Text section
President of Camelot Software Planning

Hiroyuki Takahashi (高橋 宏之, born October 30, 1957) is the president of the video game development studio Camelot Software Planning. He has participated in most of the company's projects as a game designer, producer, and writer.

==Career==
Hiroyuki Takahashi started his career in video game production as an employee at Enix, where his work on the Dragon Quest franchise included roles as assistant producer on Dragon Quest IV and executive producer for the North American release of Dragon Warrior II.

Takahashi left Enix and in April 1990 founded the game development studio Climax Entertainment alongside Kan Naito, the chief programmer of Dragon Quest III and Dragon Quest IV at Chunsoft. Takahashi and Naito were also joined by two former Enix freelancers, artist Yoshitaka Tamaki and programmer Yasuhiro Taguchi. Climax's first project was Shining in the Darkness for the Sega Mega Drive, a game which Takahashi wrote and produced.

On June 12, 1991, Takahashi registered a new game company, Sonic! Software Planning, with an 85 percent investment from Sega Enterprises to develop further role-playing games for the Mega Drive. The studio was named after Sonic the Hedgehog, a Sega mascot character whose first game would release that month.

Sonic supported Climax in the development of the first Shining Force, for which Takahashi has design, production, and writing credits. After Climax's departure from the series, Sonic became the primary developer of subsequent Shining games, which Takahashi would continue to produce.

In April 1994, Hiroyuki Takahashi's brother, Shugo Takahashi, founded Camelot Software Planning as an independent studio to develop games for Sony's PlayStation starting with Beyond the Beyond. Camelot would also support Sonic in the development of games in the Shining series including Shining Wisdom and Shining the Holy Ark. After the release of the latter, Sega merged its investment in Sonic into its subsidiary Nextech, and Hiroyuki Takahashi moved to Camelot, where he became president during the development of Shining Force III.

In late 1998, Sega began focusing their resources on the Dreamcast, leaving Sonic with its last scenario for Shining Force III for the Sega Saturn in jeopardy. After the project was complete, Camelot formed a partnership with Nintendo.

Directions
a: For the text on Hiroyuki Takahashi, decide whether each statement agrees with it. Answer yes or no for each and quote the words of the text that decide it.
(i) Takahashi founded Climax Entertainment in April 1990.
(ii) Sega Enterprises put up 85 percent of the investment in Sonic! Software Planning.
(iii) Hiroyuki Takahashi founded Camelot Software Planning.
b: List every game title in the text on Hiroyuki Takahashi that begins with the word "Shining".
c: Change the part of the text on Hiroyuki Takahashi starting with "Sonic supported Climax" and going on through "continue to produce.", putting "Climax Entertainment" in place of "Climax" wherever it appears.
The lines have nothing to do with any of this.

Listed records
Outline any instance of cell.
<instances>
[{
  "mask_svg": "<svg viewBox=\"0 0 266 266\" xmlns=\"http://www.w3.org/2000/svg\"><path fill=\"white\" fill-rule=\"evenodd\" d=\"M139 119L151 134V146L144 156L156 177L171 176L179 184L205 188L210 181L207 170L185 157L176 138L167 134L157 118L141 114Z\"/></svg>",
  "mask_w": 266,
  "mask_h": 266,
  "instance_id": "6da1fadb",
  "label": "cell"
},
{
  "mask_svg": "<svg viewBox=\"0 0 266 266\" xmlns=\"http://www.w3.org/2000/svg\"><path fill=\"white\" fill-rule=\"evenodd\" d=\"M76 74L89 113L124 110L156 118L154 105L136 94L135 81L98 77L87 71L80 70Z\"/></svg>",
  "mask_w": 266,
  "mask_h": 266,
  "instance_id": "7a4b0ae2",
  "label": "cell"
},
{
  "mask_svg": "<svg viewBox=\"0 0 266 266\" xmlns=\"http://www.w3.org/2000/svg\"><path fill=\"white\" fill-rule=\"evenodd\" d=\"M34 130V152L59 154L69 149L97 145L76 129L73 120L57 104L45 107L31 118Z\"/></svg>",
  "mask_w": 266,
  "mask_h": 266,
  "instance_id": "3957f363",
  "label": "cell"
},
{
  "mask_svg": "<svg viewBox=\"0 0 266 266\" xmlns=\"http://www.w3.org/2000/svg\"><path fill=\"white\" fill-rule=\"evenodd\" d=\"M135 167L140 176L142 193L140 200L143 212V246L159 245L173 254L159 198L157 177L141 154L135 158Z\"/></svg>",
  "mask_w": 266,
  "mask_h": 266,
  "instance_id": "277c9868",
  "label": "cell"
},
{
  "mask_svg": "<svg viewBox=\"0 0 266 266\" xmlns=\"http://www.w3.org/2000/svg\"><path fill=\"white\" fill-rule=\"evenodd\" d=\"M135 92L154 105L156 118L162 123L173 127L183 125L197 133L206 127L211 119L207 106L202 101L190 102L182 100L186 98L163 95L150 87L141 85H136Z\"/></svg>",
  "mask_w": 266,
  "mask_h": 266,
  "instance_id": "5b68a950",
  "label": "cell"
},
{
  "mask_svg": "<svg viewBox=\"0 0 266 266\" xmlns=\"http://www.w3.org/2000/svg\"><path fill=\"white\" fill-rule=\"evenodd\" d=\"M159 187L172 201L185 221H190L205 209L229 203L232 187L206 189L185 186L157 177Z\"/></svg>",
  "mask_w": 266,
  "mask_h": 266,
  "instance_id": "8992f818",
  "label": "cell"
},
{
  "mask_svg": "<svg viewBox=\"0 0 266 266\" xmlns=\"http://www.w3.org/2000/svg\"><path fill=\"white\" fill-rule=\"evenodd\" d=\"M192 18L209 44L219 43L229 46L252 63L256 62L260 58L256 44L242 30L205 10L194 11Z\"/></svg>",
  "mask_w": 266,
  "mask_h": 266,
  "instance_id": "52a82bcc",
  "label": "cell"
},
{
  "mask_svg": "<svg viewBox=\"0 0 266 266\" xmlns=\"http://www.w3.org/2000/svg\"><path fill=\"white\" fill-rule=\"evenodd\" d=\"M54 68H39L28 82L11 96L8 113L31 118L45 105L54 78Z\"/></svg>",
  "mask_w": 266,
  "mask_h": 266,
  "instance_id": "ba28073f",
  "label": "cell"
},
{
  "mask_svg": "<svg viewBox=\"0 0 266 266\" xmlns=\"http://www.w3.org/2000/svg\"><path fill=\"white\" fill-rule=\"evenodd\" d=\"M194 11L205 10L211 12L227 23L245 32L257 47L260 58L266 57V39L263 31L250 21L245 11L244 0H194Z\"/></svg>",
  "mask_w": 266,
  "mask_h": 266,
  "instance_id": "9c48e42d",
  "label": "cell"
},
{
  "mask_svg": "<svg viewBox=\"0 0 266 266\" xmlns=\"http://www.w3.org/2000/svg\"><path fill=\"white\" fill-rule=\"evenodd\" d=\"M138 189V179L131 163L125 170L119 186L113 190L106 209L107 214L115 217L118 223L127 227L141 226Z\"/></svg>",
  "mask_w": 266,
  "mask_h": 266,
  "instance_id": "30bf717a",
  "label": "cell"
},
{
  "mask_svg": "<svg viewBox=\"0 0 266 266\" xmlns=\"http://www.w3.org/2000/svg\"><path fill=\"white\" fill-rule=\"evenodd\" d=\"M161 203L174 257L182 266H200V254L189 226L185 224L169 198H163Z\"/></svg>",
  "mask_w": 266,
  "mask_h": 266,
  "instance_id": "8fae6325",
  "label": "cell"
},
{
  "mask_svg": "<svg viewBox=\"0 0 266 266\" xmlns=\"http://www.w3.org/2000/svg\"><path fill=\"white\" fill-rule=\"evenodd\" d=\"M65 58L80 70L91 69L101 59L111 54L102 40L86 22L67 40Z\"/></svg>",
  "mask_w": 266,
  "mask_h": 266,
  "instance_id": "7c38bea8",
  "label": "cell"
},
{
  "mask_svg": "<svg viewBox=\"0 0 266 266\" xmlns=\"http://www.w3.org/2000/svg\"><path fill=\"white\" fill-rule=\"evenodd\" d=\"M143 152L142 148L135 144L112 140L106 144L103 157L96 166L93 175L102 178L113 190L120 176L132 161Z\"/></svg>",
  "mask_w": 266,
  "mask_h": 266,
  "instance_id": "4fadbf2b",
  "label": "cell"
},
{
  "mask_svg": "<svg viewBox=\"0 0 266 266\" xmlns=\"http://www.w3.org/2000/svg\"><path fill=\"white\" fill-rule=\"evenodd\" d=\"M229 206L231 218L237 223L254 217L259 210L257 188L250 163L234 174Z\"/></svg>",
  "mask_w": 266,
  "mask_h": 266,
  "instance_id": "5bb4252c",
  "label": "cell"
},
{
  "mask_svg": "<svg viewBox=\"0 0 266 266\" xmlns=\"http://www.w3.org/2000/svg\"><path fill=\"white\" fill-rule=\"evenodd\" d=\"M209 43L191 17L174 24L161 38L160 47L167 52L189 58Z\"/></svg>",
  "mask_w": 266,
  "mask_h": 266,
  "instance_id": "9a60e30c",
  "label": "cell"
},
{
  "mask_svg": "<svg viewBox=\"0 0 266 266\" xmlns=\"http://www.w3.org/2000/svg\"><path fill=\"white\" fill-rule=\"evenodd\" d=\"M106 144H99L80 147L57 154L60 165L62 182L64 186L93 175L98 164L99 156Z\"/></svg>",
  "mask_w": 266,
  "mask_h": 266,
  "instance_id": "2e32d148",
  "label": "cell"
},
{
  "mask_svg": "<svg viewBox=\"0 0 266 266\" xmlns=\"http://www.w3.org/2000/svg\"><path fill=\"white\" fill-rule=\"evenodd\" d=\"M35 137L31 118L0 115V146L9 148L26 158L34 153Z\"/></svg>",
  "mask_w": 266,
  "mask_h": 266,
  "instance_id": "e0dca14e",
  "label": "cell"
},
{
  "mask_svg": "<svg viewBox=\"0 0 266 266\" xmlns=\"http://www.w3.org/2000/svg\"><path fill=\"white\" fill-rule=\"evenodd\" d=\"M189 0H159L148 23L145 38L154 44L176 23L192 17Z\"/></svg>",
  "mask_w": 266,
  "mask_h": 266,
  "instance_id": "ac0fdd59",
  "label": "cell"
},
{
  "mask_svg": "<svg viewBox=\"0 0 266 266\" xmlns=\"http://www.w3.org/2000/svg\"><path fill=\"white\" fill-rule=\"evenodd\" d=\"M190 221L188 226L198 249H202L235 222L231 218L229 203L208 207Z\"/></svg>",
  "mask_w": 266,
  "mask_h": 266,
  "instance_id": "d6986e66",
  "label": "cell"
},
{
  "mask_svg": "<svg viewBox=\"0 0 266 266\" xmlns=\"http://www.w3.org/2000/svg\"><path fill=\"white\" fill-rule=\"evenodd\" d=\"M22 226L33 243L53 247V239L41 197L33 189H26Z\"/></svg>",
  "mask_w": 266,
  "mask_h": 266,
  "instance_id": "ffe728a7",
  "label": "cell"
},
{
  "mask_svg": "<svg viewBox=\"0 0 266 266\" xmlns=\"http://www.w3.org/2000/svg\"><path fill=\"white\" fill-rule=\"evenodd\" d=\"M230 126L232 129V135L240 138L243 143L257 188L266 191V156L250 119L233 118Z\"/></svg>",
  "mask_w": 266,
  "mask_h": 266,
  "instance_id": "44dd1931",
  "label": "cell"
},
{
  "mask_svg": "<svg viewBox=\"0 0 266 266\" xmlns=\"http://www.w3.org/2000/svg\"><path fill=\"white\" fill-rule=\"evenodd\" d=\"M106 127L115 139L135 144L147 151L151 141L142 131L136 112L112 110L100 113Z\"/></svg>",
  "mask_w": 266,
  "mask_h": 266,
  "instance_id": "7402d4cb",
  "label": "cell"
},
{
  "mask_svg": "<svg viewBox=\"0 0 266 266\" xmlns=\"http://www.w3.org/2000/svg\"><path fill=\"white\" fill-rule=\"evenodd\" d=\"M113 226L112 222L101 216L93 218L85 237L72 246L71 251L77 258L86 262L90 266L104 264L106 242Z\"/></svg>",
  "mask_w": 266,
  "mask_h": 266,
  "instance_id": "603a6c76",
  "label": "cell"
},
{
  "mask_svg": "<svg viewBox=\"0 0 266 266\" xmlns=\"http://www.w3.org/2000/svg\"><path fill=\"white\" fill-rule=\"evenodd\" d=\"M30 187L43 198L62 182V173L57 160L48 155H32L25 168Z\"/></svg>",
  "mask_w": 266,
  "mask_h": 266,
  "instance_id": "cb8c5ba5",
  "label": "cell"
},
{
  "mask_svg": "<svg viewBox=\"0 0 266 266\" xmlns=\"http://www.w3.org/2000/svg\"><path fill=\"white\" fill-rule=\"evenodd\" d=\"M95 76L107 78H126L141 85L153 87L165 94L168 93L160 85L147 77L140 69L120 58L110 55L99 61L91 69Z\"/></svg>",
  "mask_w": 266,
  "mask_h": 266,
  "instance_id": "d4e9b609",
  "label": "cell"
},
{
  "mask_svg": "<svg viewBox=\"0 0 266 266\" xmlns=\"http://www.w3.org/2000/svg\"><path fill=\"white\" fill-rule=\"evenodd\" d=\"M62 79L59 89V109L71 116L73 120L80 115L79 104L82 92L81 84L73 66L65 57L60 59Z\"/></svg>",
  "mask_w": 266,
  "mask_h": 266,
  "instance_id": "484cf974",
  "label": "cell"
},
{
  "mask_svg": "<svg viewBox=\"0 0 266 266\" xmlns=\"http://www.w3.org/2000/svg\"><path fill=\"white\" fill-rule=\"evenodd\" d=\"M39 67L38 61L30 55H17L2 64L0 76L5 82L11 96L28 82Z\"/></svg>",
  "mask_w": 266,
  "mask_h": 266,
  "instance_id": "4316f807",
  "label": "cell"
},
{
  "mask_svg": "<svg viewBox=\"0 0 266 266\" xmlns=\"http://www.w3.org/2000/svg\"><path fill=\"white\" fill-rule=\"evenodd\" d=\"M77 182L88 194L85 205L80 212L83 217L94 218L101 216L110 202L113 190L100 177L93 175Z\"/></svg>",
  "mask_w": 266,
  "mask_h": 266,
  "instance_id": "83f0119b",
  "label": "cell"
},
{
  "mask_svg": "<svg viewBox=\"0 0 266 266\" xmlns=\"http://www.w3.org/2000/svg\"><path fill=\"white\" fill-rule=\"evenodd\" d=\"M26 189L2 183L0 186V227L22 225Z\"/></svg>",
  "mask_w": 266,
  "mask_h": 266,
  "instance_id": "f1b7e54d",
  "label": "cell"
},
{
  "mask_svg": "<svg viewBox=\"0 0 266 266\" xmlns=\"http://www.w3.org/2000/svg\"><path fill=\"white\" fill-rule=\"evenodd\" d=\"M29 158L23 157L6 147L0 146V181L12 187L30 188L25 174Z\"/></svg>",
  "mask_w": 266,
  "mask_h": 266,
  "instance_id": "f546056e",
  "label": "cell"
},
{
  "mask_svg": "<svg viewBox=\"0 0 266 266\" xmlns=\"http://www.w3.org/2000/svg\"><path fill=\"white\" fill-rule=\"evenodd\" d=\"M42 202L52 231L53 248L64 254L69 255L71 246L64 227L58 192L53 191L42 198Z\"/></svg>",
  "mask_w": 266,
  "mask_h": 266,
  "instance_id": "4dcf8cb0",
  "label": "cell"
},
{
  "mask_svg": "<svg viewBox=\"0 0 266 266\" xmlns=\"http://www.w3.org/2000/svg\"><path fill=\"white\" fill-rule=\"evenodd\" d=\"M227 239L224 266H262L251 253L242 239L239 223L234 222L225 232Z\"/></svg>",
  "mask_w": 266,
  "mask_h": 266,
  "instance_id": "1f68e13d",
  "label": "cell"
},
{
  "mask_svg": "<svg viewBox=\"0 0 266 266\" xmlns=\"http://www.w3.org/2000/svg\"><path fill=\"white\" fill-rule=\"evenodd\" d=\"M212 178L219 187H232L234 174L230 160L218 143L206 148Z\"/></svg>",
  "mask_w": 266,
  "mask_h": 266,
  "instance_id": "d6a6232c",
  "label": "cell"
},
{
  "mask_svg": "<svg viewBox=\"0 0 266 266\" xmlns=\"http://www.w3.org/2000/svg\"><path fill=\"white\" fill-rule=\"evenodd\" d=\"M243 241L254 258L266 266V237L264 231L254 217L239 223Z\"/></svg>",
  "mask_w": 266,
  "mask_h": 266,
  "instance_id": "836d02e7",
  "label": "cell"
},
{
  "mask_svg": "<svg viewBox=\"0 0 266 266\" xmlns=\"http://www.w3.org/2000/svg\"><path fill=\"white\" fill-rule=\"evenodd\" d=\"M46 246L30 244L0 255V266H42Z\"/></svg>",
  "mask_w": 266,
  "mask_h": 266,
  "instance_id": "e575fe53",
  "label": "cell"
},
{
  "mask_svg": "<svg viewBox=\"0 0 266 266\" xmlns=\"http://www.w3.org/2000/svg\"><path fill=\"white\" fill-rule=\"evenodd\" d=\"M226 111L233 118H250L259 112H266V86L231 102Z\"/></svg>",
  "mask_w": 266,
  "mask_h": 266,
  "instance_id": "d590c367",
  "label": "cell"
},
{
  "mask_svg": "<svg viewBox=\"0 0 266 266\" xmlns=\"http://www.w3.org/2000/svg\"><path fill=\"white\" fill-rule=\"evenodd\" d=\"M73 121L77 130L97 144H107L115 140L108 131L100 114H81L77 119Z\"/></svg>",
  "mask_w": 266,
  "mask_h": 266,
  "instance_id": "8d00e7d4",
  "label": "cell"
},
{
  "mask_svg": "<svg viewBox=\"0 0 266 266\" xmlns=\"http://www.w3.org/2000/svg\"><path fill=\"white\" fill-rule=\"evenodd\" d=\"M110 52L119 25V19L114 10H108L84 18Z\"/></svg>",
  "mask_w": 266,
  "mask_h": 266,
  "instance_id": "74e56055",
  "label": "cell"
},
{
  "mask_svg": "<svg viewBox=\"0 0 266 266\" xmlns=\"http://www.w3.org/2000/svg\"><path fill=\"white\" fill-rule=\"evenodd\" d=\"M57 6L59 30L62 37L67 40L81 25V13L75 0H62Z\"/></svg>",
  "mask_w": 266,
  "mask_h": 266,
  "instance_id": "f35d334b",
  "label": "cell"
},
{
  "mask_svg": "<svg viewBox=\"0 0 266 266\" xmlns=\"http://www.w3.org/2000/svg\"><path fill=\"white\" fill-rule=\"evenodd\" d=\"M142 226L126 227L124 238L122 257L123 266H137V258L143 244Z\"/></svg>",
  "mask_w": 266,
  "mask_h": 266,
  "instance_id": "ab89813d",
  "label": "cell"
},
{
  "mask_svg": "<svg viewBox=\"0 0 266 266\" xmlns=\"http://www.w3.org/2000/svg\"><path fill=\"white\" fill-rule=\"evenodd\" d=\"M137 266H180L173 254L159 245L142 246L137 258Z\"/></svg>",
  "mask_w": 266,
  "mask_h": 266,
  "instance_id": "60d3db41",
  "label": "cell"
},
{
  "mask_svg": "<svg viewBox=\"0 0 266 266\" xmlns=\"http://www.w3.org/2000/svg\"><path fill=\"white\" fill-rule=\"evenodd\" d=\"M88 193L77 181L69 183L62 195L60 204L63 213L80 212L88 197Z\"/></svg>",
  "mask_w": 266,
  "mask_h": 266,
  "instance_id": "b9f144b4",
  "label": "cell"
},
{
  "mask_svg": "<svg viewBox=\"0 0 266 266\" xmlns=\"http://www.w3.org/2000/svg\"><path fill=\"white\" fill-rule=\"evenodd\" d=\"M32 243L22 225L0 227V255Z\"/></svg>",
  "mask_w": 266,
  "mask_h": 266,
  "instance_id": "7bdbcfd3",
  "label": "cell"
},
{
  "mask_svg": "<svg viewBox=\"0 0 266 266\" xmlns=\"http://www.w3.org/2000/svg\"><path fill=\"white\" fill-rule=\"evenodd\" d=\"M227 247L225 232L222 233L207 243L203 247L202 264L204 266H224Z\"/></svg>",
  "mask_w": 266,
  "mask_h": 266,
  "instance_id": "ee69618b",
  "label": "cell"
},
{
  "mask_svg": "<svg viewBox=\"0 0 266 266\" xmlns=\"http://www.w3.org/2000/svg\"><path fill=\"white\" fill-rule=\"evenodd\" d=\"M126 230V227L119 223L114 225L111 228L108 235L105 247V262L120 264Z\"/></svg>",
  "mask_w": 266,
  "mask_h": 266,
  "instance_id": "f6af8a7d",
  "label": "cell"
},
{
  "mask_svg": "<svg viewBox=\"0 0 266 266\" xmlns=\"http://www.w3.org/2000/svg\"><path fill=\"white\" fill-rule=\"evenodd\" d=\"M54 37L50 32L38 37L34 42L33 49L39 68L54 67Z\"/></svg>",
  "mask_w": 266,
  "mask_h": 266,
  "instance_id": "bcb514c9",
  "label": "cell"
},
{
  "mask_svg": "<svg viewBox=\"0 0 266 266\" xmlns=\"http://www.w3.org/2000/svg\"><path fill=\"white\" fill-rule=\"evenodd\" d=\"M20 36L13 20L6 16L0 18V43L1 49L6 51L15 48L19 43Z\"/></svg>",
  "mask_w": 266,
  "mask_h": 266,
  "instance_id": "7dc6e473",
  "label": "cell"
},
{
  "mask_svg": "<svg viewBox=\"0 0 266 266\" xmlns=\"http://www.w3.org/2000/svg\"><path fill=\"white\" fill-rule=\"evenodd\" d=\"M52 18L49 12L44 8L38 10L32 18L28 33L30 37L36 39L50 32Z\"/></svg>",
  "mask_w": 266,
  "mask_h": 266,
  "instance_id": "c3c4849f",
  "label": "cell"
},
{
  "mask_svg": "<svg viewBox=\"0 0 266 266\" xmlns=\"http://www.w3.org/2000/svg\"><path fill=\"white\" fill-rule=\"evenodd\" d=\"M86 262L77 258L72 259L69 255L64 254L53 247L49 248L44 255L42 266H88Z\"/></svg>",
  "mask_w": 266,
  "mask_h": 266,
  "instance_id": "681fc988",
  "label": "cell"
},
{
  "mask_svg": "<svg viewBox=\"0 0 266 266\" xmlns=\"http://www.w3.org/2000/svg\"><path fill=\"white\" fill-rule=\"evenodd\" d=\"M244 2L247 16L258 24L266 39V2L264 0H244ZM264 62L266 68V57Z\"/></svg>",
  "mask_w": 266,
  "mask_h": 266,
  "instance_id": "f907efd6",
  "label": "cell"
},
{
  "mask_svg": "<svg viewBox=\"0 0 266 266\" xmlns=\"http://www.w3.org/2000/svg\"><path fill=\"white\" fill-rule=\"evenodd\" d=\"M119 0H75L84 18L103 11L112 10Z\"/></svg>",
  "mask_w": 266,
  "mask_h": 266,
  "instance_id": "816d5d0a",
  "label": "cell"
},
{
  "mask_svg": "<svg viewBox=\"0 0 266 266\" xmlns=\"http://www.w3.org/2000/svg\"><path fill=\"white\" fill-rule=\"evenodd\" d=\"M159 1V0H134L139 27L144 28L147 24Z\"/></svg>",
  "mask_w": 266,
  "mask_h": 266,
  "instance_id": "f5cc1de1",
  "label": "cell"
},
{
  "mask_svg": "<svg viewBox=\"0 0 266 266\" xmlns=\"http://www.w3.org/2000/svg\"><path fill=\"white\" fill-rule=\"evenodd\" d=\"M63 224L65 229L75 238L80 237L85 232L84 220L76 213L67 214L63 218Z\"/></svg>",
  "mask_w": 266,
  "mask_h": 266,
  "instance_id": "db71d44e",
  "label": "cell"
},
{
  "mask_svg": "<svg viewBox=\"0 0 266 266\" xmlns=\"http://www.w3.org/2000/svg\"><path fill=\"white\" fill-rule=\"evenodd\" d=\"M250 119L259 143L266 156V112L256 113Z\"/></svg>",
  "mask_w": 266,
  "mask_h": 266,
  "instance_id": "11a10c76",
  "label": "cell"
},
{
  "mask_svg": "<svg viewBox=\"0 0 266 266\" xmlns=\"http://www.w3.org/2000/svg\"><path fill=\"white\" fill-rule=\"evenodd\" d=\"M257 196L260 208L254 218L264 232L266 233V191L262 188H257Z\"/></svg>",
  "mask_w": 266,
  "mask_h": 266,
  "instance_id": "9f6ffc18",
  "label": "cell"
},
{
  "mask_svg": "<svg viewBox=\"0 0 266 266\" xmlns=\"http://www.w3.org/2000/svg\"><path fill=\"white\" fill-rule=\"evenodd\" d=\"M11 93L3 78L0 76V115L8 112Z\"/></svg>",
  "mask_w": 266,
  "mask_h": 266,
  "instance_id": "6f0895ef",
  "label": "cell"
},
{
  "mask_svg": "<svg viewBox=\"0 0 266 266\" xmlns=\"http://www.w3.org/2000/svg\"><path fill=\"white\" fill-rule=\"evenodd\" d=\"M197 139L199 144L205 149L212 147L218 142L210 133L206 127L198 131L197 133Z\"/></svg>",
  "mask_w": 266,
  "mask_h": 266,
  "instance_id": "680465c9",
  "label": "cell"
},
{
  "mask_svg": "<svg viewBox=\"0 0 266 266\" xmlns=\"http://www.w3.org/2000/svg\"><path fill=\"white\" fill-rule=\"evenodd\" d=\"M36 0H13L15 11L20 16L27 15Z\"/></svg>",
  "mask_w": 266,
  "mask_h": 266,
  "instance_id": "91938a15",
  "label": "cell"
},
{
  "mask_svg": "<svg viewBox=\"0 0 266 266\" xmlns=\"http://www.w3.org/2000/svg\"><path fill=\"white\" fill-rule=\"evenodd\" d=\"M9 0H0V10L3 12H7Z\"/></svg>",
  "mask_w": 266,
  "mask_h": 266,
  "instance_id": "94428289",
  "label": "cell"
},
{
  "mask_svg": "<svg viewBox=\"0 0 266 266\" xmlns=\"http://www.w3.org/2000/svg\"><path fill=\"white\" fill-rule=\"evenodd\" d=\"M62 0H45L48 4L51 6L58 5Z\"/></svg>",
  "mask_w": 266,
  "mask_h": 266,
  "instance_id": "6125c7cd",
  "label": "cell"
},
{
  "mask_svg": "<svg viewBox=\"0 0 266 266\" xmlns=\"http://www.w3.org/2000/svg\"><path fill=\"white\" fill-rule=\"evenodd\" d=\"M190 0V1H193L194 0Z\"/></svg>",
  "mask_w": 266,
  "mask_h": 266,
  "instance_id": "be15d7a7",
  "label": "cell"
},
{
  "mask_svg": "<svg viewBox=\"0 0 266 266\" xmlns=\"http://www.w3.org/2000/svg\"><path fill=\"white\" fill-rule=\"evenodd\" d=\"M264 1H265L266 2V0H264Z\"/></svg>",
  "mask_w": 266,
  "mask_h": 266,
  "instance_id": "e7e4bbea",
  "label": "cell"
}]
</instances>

Task-by-task outputs
a:
(i) Yes: "in April 1990 founded the game development studio Climax Entertainment"
(ii) Yes: "with an 85 percent investment from Sega Enterprises"
(iii) No: "Hiroyuki Takahashi's brother, Shugo Takahashi, founded Camelot Software Planning"

b:
Shining in the Darkness
Shining Force
Shining Wisdom
Shining the Holy Ark
Shining Force III

c:
Sonic supported Climax Entertainment in the development of the first Shining Force, for which Takahashi has design, production, and writing credits. After Climax Entertainment's departure from the series, Sonic became the primary developer of subsequent Shining games, which Takahashi would continue to produce.